Le tribunal administratif de Caen a suspendu, ce lundi 1er septembre 2026, la décision prise mi-août par la mairie de Deauville de retirer une photographie représentant un enfant palestinien à Gaza, intitulée « Jehad Alshrafi ». Cette œuvre, exposée depuis le 6 juin 2026 sur une place publique de la station balnéaire normande, n’avait jusqu’ici suscité aucun incident, selon nos confères de Libération.
Ce qu'il faut retenir
- Un cliché de Jehad Alshrafi, exposé sans incident à Deauville depuis le 6 juin 2026, devait être retiré par la mairie mi-août.
- Le tribunal administratif de Caen a suspendu cette décision ce 1er septembre 2026.
- La photographie représente un enfant palestinien à Gaza, un sujet régulièrement médiatisé dans le cadre du conflit israélo-palestinien.
- Aucun incident n’avait été signalé depuis le début de l’exposition, selon les informations rapportées par Libération.

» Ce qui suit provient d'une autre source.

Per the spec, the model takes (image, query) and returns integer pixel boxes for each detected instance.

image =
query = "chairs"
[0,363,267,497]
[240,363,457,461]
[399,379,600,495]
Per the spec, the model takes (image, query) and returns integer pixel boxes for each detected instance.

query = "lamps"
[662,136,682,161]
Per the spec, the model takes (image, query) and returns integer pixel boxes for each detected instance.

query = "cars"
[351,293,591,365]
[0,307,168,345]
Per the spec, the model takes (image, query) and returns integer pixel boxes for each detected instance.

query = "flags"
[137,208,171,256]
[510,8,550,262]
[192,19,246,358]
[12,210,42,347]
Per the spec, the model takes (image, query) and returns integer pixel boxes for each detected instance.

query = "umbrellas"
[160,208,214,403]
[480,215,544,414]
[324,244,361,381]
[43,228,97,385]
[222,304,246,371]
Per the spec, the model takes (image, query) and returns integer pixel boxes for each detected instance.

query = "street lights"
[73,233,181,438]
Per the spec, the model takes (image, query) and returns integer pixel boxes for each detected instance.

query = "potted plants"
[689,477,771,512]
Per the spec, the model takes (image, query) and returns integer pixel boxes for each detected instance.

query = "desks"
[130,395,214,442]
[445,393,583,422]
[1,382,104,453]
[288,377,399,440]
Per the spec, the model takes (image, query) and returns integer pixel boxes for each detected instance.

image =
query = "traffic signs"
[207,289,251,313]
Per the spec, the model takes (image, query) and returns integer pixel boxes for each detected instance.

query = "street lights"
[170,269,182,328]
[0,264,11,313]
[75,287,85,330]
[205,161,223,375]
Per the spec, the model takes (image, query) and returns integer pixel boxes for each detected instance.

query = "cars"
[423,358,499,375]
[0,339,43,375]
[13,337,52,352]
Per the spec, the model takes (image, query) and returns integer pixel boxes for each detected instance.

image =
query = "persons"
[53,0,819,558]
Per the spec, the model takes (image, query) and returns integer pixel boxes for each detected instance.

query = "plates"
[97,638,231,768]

Une décision municipale contestée devant la justice
La mairie de Deauville avait justifié son retrait par des raisons de neutralité politique, une ligne directrice souvent appliquée dans l’espace public communal. Pourtant, cette décision a rapidement suscité des interrogations, d’autant que l’œuvre n’avait pas fait l’objet de signalements ou de plaintes depuis son installation. Libération indique que le tribunal administratif de Caen a estimé, dans son ordonnance rendue publique aujourd’hui, que la mesure portait une atteinte disproportionnée à la liberté d’expression.
Selon les éléments transmis par la juridiction, la suspension de l’arrêté municipal prend effet immédiatement, permettant ainsi à la photographie de retrouver sa place sur la place concernée. La mairie n’a pas encore réagi publiquement à cette décision, mais l’affaire relance le débat sur la gestion des expositions artistiques dans les espaces publics.
Un cliché au cœur d’un débat plus large
La photographie en question, signée Jehad Alshrafi, montre un enfant palestinien dans les ruines d’un bâtiment à Gaza. Elle s’inscrit dans une série documentaire consacrée aux conséquences humanitaires du conflit israélo-palestinien, un sujet régulièrement couvert par les médias internationaux. Depuis son exposition à Deauville, elle avait attiré l’attention des passants sans susciter de polémique, comme en témoignent les services de la ville interrogés par Libération.
Cette affaire intervient alors que plusieurs municipalités françaises ont récemment été confrontées à des questions similaires, entre neutralité affichée et liberté artistique. À Deauville, la décision initiale de retirer l’œuvre avait été prise en interne, sans consultation publique préalable. Certains élus locaux avaient alors évoqué des « risques de tensions », bien que aucun élément concret ne vienne étayer cette crainte.
Reste à voir si cette suspension judiciaire incitera d’autres communes à revoir leurs politiques d’exposition en plein air, dans un contexte où les sujets liés aux conflits internationaux suscitent des débats de plus en plus polarisés.
Selon les informations rapportées par Libération, la municipalité avait invoqué des raisons de neutralité politique pour justifier le retrait de l’œuvre, une pratique courante dans la gestion des espaces publics communaux.